Saudi Arabia's government made what may be its first official reaction to a campaign calling on Saudi women to defy the country's de facto driving ban on Saturday, saying the kingdom's "laws will be fully enforced" that day.
However, an influential supporter of the campaign said she believes the statement is not aimed at women who plan to drive, but at others who might consider that a good day to stage demonstrations of their own in a nation where protests are outlawed and gatherings are tightly controlled.
The Interior Ministry issued the statement Wednesday on SPA, Saudi Arabia's official news agency.
Addressing what it called "rumors exchanged over social networks and some media outlets calling for congregations and marches," the Interior Ministry said that "the laws of the Kingdom prohibit activities disturbing the public peace and opening venues to sedition."
Saudi blogger and opinion writer Tamador Alyami, a supporter of the campaign who recently posted a video showing her driving in the city of Jedda, noted that a Twitter account supporting Saudi political prisoners recently "tweeted a message saying you have to take advantage of this day, that it's an opportunity to go out there and demonstrate and ask for the rights of the political prisoners."
"As soon as I read the Interior Ministry statement, I was sure the message was meant for them, not for those who will go out to drive," she said, adding that women drivers will not be demonstrating that day.
No traffic law specifically prohibits women from driving in Saudi Arabia, but religious edicts there are often interpreted to mean women are not allowed to operate a vehicle.
In late September, an online movement was launched urging Saudi women to get behind the wheel. The October 26th Women's Driving Campaign quickly gained momentum, with its online petition having so far garnered over 16,000 signatures.
In addition, numerous Saudi women have already taken to the streets -- filming themselves driving through the streets of various cities, and then uploading those videos to YouTube.
The language of the Interior Ministry's statement "shows that it wasn't really about the 26th of October movement," Alyami said. "They've known about this campaign for a few months and there's been no attempt to stop (it).
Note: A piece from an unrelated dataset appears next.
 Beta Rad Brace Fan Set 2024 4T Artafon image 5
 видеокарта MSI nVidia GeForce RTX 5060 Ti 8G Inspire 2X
If they've let it go this far, that should reassure us."
Indeed, many women who have been out driving report having been spotted by traffic police who haven't stopped them.
Alyami said she drove her car again on Wednesday to her parents' house and passed two traffic policemen.
"One of the traffic policemen saw me and didn't stop me. I was scared, but when he just drove by and went away, I felt so happy, so reassured and more determined than ever to go out on the 26th."